Today the Constitutional Court invalidated the whole selection process, told President Colom to start all over again, and held that any acts carried out by Reyes were invalid. Colom gratefully accepted the way out provided by the Court, and Reyes resigned.
While Castresana has not rescinded his resignation, a new Commissioner will find his or her hand strengthened by the outcome. Whether a new Commissioner can continue to prod, and whether a new Prosecutor will take seriously the need to put in place staffers who actually want to bring cases (whether for historical war-related crimes, femicides or organized crime activities) are still open questions.
But for now, at least, this type of international intervention in national legal systems, while not exactly “positive complementarity” about which Margaret deGuzman posted yesterday, might bear looking at closely by those concerned with making justice effective nationally.

1 comment:

Jason said...

Guatemala has a particular advantage with regards to CICIG - its populations capacity to absorb acts of violence without losing sight of the bigger picture.

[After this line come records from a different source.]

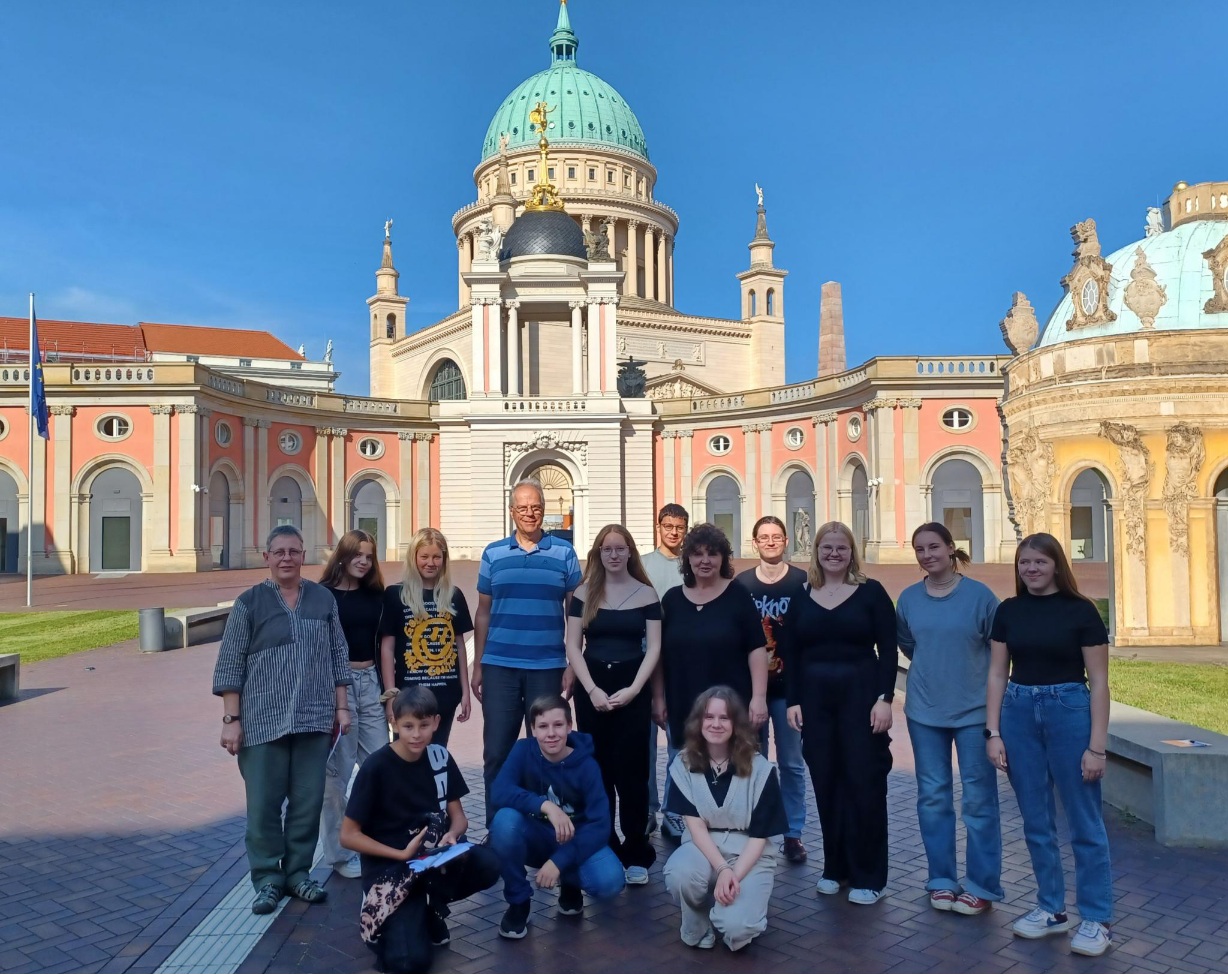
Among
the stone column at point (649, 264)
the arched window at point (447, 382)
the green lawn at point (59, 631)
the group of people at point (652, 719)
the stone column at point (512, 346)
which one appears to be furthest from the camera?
the stone column at point (649, 264)

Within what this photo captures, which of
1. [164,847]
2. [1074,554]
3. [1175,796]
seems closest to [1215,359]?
[1175,796]

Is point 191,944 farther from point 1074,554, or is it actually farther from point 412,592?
point 1074,554

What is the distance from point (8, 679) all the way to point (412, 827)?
29.0ft

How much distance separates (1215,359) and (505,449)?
29.6 meters

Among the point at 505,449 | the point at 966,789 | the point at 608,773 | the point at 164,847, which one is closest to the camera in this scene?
the point at 966,789

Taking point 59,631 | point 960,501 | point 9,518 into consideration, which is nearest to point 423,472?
point 9,518

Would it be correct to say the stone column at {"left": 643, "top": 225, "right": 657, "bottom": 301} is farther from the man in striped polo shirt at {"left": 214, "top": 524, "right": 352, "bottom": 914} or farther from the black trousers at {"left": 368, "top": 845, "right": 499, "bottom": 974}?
the black trousers at {"left": 368, "top": 845, "right": 499, "bottom": 974}

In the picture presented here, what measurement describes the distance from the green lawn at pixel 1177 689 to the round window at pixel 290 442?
32.6 metres

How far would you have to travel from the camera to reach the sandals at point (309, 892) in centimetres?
556

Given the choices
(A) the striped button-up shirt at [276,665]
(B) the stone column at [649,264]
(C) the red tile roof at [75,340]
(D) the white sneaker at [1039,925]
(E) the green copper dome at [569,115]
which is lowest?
(D) the white sneaker at [1039,925]

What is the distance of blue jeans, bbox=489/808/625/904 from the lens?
527cm

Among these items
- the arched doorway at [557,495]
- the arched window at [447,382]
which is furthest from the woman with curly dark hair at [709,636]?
the arched window at [447,382]

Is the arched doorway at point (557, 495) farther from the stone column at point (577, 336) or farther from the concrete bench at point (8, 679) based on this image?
the concrete bench at point (8, 679)

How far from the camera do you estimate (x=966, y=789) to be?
548 centimetres
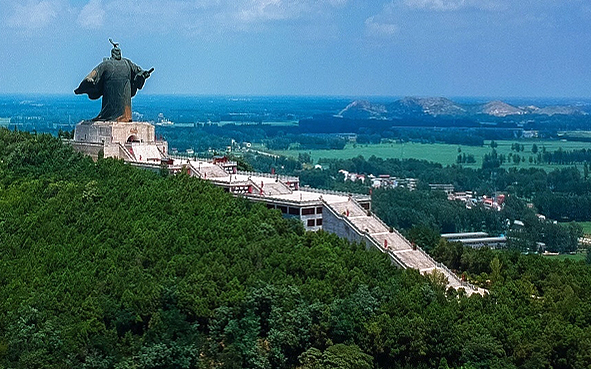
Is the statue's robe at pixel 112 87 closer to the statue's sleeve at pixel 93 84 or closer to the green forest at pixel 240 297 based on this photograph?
the statue's sleeve at pixel 93 84

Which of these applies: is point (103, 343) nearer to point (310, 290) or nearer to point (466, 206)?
point (310, 290)

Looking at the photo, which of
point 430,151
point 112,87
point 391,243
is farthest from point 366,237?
point 430,151

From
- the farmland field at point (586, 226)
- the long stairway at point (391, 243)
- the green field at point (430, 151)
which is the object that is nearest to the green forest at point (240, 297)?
the long stairway at point (391, 243)

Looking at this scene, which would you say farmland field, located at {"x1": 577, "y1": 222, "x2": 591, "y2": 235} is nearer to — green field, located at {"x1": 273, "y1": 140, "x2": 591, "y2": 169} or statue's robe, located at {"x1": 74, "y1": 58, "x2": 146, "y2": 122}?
statue's robe, located at {"x1": 74, "y1": 58, "x2": 146, "y2": 122}

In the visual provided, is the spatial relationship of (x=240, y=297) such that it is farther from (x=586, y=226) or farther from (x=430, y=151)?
(x=430, y=151)

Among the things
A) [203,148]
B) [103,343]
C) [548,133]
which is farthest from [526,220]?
[548,133]
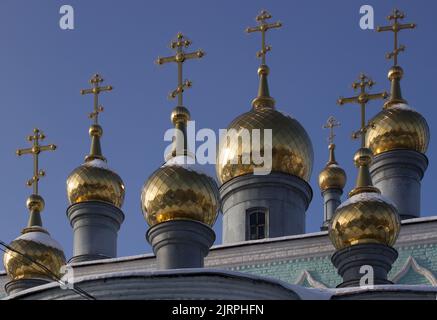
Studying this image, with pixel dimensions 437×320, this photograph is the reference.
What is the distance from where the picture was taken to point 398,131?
26.1m

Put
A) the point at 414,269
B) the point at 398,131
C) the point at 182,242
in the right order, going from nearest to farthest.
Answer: the point at 182,242 → the point at 414,269 → the point at 398,131

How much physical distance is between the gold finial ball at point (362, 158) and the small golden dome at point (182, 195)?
2.11m

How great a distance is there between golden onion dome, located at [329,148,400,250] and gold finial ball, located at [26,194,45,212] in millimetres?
5677

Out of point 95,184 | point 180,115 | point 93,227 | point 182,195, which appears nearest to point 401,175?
point 180,115

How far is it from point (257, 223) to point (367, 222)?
3658 mm

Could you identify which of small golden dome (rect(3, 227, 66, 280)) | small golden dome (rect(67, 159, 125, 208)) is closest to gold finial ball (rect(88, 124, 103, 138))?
small golden dome (rect(67, 159, 125, 208))

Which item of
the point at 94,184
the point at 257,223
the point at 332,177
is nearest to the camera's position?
the point at 257,223

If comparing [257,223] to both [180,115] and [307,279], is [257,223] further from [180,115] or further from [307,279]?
[180,115]

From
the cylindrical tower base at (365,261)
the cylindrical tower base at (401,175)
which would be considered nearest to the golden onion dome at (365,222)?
the cylindrical tower base at (365,261)

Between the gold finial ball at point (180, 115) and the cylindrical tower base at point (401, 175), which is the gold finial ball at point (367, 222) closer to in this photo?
the gold finial ball at point (180, 115)

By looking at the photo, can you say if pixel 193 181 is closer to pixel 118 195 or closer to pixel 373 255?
pixel 373 255

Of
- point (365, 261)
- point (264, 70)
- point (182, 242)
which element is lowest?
point (365, 261)

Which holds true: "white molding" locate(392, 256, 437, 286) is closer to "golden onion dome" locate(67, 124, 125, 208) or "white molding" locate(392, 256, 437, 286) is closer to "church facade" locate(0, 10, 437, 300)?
"church facade" locate(0, 10, 437, 300)
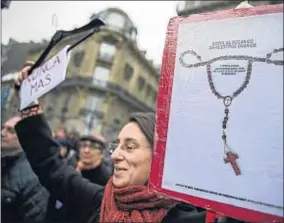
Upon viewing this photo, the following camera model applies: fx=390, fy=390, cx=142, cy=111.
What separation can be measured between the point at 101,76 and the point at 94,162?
27702mm

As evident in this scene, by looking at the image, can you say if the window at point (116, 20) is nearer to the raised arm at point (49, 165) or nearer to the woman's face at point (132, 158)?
the raised arm at point (49, 165)

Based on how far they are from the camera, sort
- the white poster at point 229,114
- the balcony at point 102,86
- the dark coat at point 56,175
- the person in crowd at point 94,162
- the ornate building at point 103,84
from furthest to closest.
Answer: the balcony at point 102,86 < the ornate building at point 103,84 < the person in crowd at point 94,162 < the dark coat at point 56,175 < the white poster at point 229,114

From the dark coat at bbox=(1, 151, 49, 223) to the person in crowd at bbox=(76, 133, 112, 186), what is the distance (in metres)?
0.35

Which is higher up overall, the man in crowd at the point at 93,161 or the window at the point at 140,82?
the window at the point at 140,82

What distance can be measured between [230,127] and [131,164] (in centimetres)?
63

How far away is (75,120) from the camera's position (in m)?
27.8

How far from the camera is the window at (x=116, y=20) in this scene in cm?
3103

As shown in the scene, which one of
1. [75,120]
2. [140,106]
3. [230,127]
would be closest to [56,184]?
[230,127]

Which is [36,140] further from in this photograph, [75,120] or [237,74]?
[75,120]

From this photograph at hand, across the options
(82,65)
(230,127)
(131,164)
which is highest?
(82,65)

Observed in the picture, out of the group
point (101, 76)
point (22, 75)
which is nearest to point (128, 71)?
point (101, 76)

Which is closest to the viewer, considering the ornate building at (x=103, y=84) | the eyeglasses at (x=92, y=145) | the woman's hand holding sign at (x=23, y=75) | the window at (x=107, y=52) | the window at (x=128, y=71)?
the woman's hand holding sign at (x=23, y=75)

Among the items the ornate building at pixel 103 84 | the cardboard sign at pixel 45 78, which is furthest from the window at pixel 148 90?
the cardboard sign at pixel 45 78

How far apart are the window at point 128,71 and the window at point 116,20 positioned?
3.21 meters
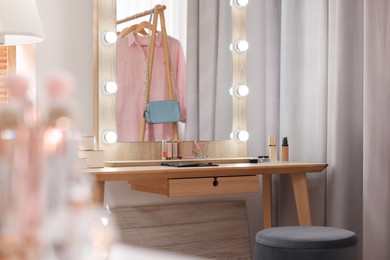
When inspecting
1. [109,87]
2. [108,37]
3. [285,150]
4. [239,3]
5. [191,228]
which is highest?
[239,3]

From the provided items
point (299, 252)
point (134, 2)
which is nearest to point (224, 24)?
point (134, 2)

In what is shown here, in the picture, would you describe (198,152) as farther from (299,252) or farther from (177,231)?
(299,252)

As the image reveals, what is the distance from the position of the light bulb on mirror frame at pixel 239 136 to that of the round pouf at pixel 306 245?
93 centimetres

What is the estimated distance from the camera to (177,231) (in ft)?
9.84

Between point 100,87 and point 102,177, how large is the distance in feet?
1.74

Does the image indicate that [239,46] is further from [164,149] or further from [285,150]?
[164,149]

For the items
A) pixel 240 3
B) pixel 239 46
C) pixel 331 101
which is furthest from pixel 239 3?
pixel 331 101

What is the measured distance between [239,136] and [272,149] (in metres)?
0.19

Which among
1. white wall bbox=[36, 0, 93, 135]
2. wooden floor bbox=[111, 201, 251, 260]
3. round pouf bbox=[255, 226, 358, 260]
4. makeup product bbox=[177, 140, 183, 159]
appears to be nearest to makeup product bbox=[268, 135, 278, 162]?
wooden floor bbox=[111, 201, 251, 260]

Last week, four human heads were left in strategic parts of the city bearing messages for members of the government. It was gruesome, but it did not derail either the politicians nor transform public opinion regarding the value of fighting impunity.

I saw the level of violence employed as a sign of desperation on the part of these groups, rather than of strength. They will only become more openly violent as they lose power.

This is a very difficult phase to pass through, but the events of this week offer hope that the institutions of state possess the capacity to function as required, that they can respond positively to profound events and make the right decisions.

The way this crisis ended has, in my view, been a resounding success with the public. A little history was made and the criminals took a golpe.